Information shown.
------------------------------

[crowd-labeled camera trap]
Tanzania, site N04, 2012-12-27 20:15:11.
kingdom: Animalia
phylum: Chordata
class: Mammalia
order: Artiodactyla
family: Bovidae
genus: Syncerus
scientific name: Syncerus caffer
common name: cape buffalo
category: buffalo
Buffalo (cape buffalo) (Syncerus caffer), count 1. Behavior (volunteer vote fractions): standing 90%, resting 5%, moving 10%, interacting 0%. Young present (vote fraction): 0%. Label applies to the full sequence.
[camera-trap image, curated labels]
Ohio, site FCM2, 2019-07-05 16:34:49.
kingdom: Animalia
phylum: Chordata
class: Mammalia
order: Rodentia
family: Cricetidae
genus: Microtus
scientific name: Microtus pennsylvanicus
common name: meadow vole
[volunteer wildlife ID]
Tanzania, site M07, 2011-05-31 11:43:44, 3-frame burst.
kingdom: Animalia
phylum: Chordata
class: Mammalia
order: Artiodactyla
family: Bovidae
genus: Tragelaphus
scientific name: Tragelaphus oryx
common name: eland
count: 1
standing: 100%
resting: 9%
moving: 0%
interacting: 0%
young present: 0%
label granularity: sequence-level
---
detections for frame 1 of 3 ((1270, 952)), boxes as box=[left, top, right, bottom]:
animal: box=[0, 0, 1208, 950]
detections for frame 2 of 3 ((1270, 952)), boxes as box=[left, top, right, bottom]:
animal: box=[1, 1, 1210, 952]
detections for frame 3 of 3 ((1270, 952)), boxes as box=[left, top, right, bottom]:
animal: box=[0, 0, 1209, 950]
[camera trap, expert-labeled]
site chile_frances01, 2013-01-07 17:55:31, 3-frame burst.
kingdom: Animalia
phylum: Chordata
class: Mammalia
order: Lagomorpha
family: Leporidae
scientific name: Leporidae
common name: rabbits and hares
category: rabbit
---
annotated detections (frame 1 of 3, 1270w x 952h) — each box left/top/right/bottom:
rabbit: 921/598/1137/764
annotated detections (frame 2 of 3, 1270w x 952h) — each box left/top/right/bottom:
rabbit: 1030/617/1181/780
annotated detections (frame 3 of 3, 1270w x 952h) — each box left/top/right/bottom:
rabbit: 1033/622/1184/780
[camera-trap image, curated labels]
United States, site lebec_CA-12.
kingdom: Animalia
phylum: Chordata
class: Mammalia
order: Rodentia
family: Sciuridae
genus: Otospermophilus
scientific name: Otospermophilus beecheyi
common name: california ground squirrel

------------------------------

Work instruction. Your answer should be only the number of lines in the entries above that hold the string "site".

Response to this task. 5